▶ [ABOUT THIS TASK] Give a verbatim copy of the lines below, minus the pictures.

▶ [AVAILABLE DATA]

══════════════════════════════

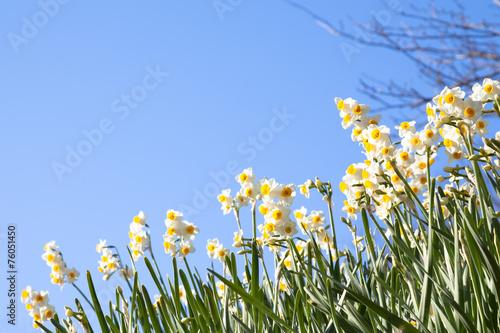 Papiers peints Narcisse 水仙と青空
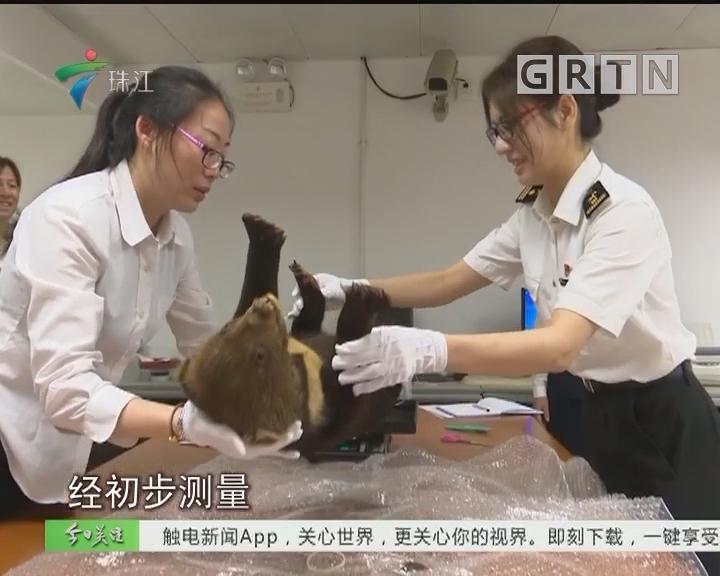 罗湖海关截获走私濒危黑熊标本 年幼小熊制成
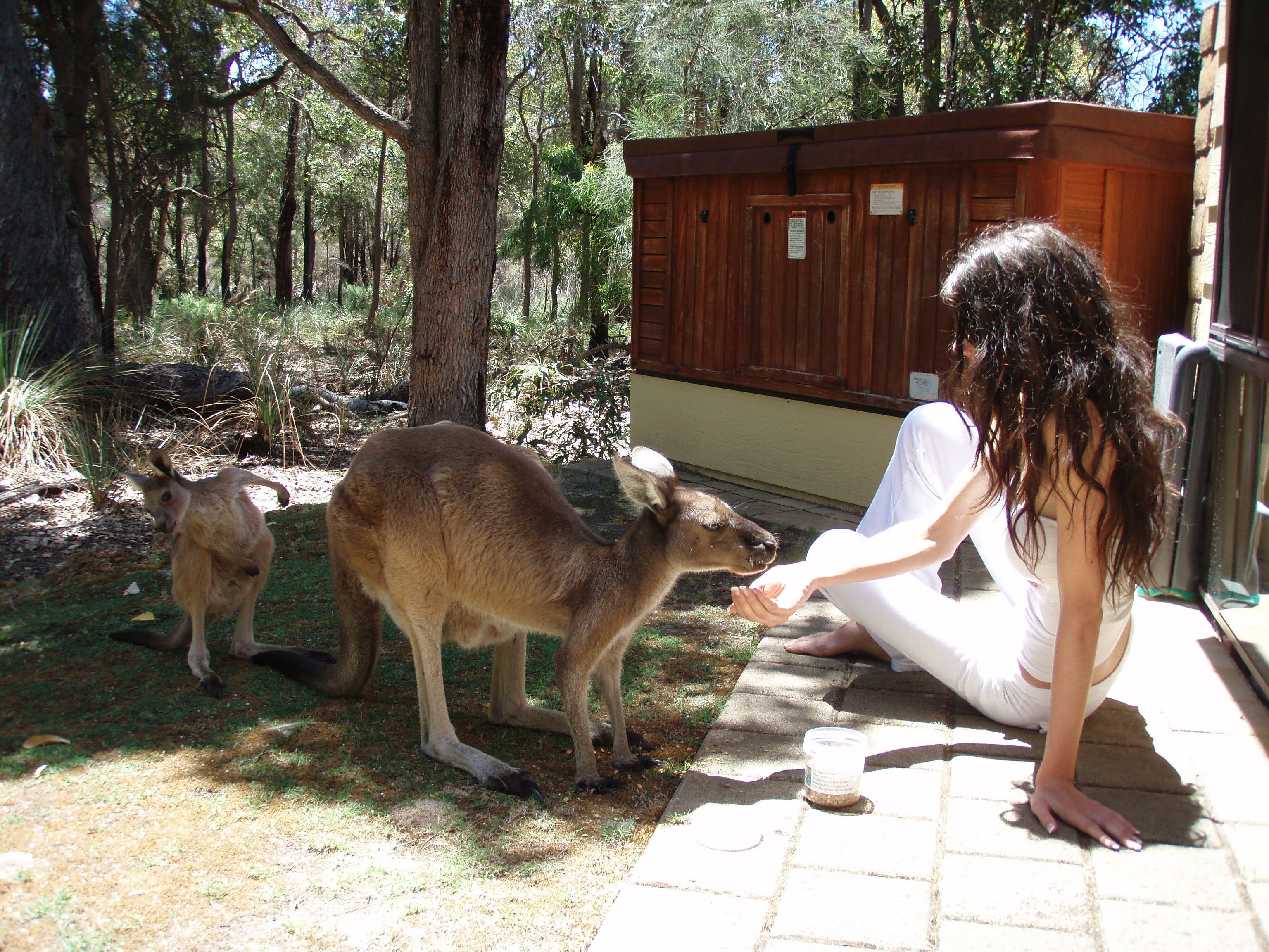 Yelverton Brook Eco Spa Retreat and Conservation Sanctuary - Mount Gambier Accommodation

══════════════════════════════

▶ [WRITTEN ANSWER]
 Papiers peints Narcisse 水仙と青空
 罗湖海关截获走私濒危黑熊标本 年幼小熊制成
 Yelverton Brook Eco Spa Retreat and Conservation Sanctuary - Mount Gambier Accommodation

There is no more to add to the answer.